[Stored data]
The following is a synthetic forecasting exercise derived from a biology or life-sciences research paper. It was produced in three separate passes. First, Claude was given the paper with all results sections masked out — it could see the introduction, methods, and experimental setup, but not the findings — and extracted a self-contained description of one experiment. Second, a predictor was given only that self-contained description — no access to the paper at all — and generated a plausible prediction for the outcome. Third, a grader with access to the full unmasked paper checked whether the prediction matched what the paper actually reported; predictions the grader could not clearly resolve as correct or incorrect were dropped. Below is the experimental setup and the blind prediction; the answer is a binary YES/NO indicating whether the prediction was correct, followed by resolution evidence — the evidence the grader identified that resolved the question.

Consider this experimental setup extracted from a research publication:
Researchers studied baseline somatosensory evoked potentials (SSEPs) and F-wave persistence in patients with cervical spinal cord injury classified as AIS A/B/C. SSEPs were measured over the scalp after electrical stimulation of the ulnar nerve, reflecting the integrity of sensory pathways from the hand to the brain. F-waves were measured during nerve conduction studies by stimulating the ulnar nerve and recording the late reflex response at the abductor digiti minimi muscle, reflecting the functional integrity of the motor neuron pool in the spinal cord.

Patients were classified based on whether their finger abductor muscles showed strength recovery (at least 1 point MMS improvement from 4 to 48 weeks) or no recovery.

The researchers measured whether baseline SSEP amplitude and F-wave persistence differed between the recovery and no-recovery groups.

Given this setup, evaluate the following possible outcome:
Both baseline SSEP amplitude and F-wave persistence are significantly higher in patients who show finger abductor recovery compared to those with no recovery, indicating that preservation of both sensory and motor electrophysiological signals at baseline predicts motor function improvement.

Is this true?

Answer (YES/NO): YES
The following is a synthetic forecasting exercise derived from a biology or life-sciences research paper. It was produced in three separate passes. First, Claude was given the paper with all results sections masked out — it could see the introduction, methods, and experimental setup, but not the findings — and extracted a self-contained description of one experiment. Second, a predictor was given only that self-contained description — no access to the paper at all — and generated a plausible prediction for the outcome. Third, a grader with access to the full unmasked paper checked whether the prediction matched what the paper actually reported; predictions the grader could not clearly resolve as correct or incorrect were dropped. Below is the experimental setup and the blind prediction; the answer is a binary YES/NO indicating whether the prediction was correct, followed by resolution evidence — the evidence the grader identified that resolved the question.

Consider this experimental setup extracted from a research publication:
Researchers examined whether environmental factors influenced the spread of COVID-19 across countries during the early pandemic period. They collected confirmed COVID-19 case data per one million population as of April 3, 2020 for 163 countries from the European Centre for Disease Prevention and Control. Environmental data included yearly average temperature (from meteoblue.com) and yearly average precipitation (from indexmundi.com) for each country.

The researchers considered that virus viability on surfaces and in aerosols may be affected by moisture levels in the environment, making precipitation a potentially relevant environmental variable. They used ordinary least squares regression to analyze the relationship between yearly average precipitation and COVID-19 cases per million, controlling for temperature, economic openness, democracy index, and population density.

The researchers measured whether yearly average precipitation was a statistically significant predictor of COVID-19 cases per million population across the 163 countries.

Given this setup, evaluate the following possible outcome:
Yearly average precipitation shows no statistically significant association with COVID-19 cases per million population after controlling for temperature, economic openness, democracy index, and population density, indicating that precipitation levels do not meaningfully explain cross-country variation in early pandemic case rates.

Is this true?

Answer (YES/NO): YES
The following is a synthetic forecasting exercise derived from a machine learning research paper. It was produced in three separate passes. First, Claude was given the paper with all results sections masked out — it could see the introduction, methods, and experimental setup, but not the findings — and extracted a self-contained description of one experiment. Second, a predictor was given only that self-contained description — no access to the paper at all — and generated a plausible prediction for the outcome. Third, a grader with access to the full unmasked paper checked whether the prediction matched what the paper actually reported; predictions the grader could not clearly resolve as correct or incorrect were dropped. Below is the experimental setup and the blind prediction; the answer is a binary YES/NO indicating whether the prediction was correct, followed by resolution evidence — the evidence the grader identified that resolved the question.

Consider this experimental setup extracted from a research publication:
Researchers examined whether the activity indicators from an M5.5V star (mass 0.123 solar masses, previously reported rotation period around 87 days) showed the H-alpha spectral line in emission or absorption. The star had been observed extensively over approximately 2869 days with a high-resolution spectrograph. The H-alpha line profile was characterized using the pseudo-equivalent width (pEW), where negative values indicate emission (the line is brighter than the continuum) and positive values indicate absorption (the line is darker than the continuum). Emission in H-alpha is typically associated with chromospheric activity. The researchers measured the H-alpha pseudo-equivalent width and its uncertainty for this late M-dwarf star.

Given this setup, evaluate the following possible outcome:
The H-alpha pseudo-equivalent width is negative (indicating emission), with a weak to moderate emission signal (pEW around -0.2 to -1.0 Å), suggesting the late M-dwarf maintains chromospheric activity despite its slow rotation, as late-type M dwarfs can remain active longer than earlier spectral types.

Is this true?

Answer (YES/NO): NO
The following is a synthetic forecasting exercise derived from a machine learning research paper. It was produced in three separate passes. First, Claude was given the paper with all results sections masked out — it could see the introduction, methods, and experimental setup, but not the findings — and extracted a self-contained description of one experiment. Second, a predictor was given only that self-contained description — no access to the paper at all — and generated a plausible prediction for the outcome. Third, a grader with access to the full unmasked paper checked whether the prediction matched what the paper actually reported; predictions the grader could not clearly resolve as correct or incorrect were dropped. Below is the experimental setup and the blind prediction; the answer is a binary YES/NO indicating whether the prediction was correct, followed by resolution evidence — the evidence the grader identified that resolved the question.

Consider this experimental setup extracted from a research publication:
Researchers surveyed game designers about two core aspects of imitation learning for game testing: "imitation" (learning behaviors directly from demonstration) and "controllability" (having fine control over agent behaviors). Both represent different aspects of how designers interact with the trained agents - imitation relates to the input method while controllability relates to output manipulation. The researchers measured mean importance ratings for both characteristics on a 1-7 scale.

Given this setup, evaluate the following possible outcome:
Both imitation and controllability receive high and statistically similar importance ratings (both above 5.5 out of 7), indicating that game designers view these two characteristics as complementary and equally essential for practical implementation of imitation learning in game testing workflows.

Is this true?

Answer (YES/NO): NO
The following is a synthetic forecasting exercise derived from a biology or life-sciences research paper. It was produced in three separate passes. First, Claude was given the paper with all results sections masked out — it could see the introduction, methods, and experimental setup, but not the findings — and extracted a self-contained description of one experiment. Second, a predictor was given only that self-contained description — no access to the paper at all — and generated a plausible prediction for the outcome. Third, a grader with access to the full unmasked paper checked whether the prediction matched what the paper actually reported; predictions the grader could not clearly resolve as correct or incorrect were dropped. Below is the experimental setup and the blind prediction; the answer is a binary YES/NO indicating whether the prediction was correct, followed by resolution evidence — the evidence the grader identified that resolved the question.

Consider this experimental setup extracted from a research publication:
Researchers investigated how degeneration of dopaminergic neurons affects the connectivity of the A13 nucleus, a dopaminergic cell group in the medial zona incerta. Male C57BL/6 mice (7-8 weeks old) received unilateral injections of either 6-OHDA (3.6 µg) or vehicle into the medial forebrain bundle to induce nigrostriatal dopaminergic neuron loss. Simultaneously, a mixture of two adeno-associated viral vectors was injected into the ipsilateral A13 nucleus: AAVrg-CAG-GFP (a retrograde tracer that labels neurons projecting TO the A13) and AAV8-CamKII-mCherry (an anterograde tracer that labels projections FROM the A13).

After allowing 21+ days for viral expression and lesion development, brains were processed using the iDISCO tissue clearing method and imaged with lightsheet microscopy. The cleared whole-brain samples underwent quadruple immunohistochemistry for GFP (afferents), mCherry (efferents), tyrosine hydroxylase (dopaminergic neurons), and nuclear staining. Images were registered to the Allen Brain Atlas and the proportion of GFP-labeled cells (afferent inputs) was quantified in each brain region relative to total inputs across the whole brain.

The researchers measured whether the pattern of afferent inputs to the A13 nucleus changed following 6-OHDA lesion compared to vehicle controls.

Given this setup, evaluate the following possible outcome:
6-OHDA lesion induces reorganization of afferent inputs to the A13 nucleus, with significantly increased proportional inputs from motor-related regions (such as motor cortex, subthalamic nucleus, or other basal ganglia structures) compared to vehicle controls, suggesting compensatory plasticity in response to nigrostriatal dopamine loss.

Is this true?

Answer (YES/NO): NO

* What the task asks *
Looking at the records above, which lines contain "afferent"? Copy those lines.

* Response box *
After allowing 21+ days for viral expression and lesion development, brains were processed using the iDISCO tissue clearing method and imaged with lightsheet microscopy. The cleared whole-brain samples underwent quadruple immunohistochemistry for GFP (afferents), mCherry (efferents), tyrosine hydroxylase (dopaminergic neurons), and nuclear staining. Images were registered to the Allen Brain Atlas and the proportion of GFP-labeled cells (afferent inputs) was quantified in each brain region relative to total inputs across the whole brain.
The researchers measured whether the pattern of afferent inputs to the A13 nucleus changed following 6-OHDA lesion compared to vehicle controls.
6-OHDA lesion induces reorganization of afferent inputs to the A13 nucleus, with significantly increased proportional inputs from motor-related regions (such as motor cortex, subthalamic nucleus, or other basal ganglia structures) compared to vehicle controls, suggesting compensatory plasticity in response to nigrostriatal dopamine loss.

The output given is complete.